# GT4Py Hands-on

This notebook will guide you towards a fully (or at least partially) GT4Py-based implementation of the `stencil2d.py` program we saw on Day1. The module `stencil2d-gt4py-v0.py` contains the backbone of the final code. Holes which need to be filled-in with your inputs are marked as `# TODO`. Here we go through the porting process step-by-step. You will have the opportunity to implement all missing parts in isolation and test them stand-alone. Once you complete all the mandatory tasks successfully, you can copy-and-paste the relevant cells of this notebook into `stencil2d-gt4py-v0.py` to have a running GT4Py program. To keep our lives simple, we shall confine our attention to only two CPU backends of GT4Py: `numpy` and `gtx86`.

In [1]:
import gt4py as gt
from gt4py import gtscript
import numpy as np

## Stencil computations

Let's start by implementing the 5-points Laplacian stencil 
```
lap_field[i, j, k] = - 4 * in_field[  i,   j, k] 
                     +     in_field[i-1,   j, k] 
                     +     in_field[i+1,   j, k] 
                     +     in_field[  i, j-1, k] 
                     +     in_field[  i, j+1, k]
```
as a GTScript subroutine.

<div class="alert alert-block alert-info">
<b>Now it's your turn...</b><br>
<b>1.</b> Fill the GTScript subroutine <tt>laplacian</tt> whose signature is already provided. <br>
</div>

In [2]:
@gtscript.function
def laplacian(in_field):
    lap_field = (
        -4.0 * in_field[0, 0, 0]
        + in_field[-1, 0, 0]
        + in_field[1, 0, 0]
        + in_field[0, -1, 0]
        + in_field[0, 1, 0]
    )
    return lap_field

We now introduce another level of abstraction with respect to `stencil2d.py`. Leveraging the `laplacian` subroutine we implement a stencil which applies the fourth-order diffusion operator

\begin{equation}
    \frac{\partial \phi}{\partial t} = - \alpha_4 \, \Delta_h \, (\Delta_h \phi) \, .
\end{equation}

<div class="alert alert-block alert-info">
<b>Now it's your turn...</b><br>
<b>2.</b> Write a GTScript function called <tt>diffusion_defs</tt> which performs the same operations as the following lines in <tt>stencil2d.py</tt>:<br>
<code>laplacian( in_field, tmp_field, num_halo=num_halo, extend=1 )
 laplacian( tmp_field, out_field, num_halo=num_halo, extend=0 )
 out_field[:, num_halo:-num_halo, num_halo:-num_halo] = \
     in_field[:, num_halo:-num_halo, num_halo:-num_halo] \
     - alpha * out_field[:, num_halo:-num_halo, num_halo:-num_halo] </code><br>
The function receives the input field <tt>in_field</tt>, the output field <tt>out_field</tt> and the scalar coefficient <tt>alpha</tt>. Assume grid point values are stored as <tt>float</tt>s. Do import and call the <tt>laplacian</tt> subroutine.<br>
<b>3.</b> Compile the stencil using <tt>gtscript.stencil()</tt>. Recall to pass the <tt>laplacian</tt> subroutine as an external symbol. Make sure that the code compiles fine with both the <tt>"numpy"</tt> and <tt>"gtx86"</tt> backends.

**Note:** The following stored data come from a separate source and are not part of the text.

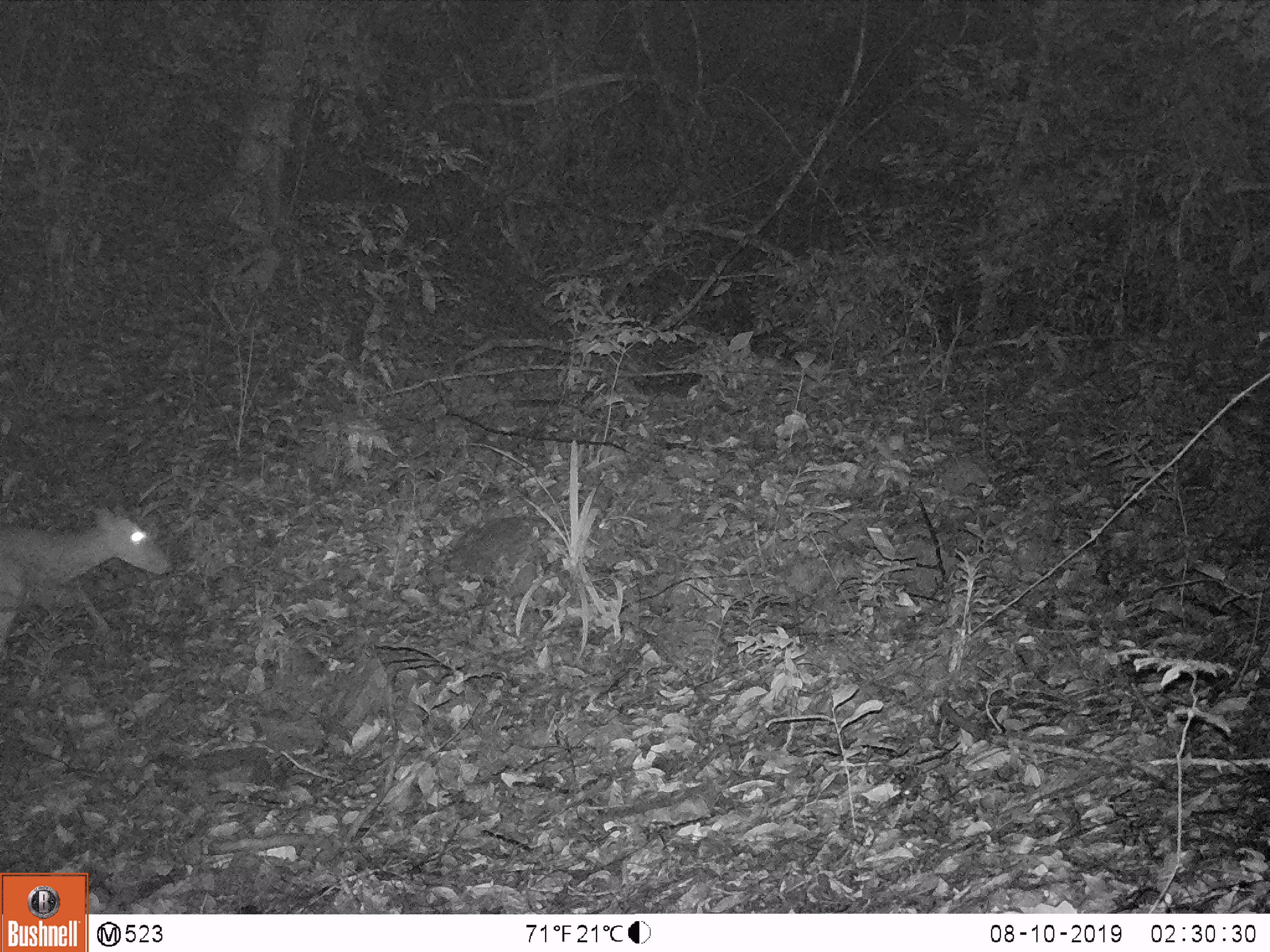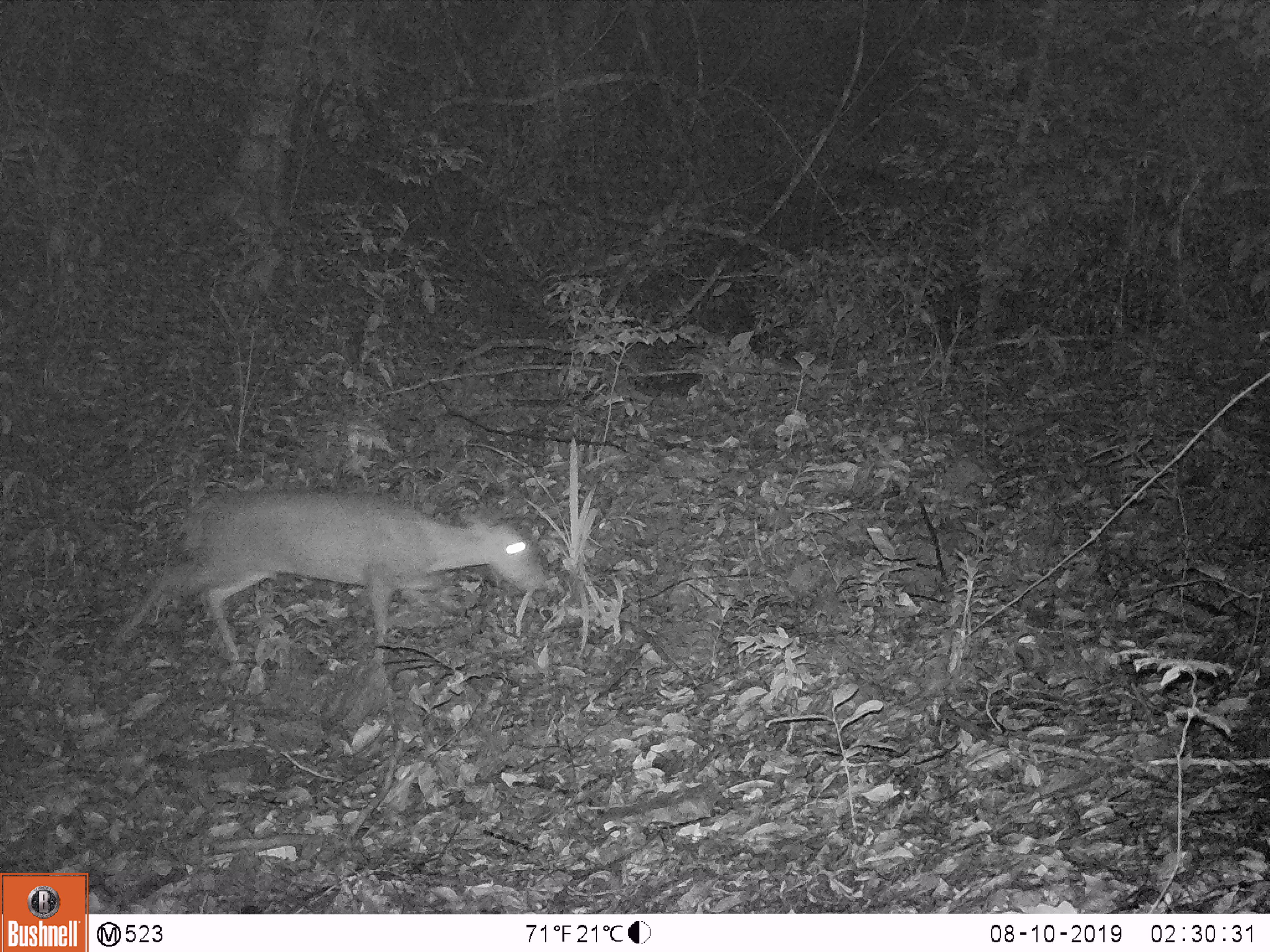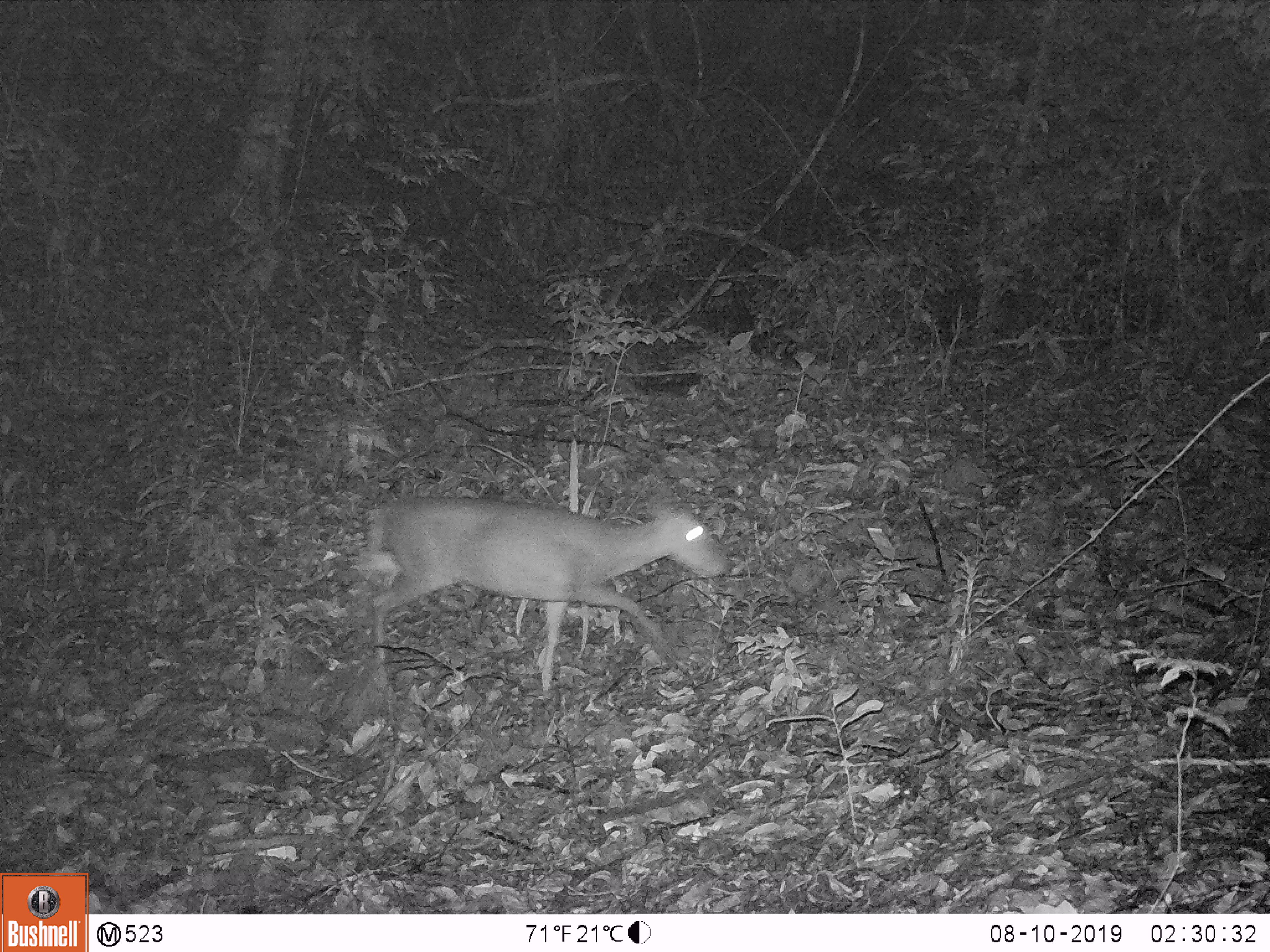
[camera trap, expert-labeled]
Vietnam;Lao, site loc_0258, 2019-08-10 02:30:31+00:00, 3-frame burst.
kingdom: Animalia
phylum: Chordata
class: Mammalia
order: Artiodactyla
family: Cervidae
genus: Muntiacus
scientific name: Muntiacus rooseveltorum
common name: roosevelt's muntjac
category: roosevelts muntjac group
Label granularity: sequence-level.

Remember to re-compile the stencil every time you modify its definition function!<br>
</div>

In [3]:
def diffusion_defs(
    in_field: gtscript.Field[float], out_field: gtscript.Field[float], *, alpha: float
):
    from __externals__ import laplacian
    from __gtscript__ import PARALLEL, computation, interval
    
    with computation(PARALLEL), interval(...):
        lap1 = laplacian(in_field)
        lap2 = laplacian(lap1)
        out_field = in_field - alpha * lap2

In [4]:
# compile with the numpy backend
diffusion_numpy = gtscript.stencil(
    definition=diffusion_defs, 
    backend="numpy", 
    externals={"laplacian": laplacian}
)

In [5]:
# compile with the gtx86 backend
diffusion_gtx86 = gtscript.stencil(
    definition=diffusion_defs, 
    backend="gtx86", 
    externals={"laplacian": laplacian},
    verbose=False
)

## Updating the boundary region

Due to current limitations in the storage design, if we wish to run our code on GPUs the boundary conditions should be enforced using GT4Py. However the implementation of the halo update using the DSL is rather cumbersome. So here we restrict ourselves to a plain Python version. A GT4Py version will be provided at the end of the course.

<div class="alert alert-block alert-info">
<b>Now it's your turn...</b><br>
<b>4.</b> The <tt>update_halo()</tt> function receives (i) the GT4Py storage on which periodicity should be imposed and (ii) the width of the halo. Write the body of the function treating the input field as a regular <tt>numpy.ndarray</tt>. Recall that the axes order is <tt>I-J-K</tt>, while in <tt>stencil2d.py</tt> we adopted the Fortran-ish <tt>K-J-I</tt> order. Validate your code using <tt>test_update_halo()</tt>. <br>
</div>

In [2]:
def update_halo(field, num_halo):
    # bottom edge (without corners)
    field[num_halo:-num_halo, :num_halo] = field[num_halo:-num_halo, -2 * num_halo : -num_halo]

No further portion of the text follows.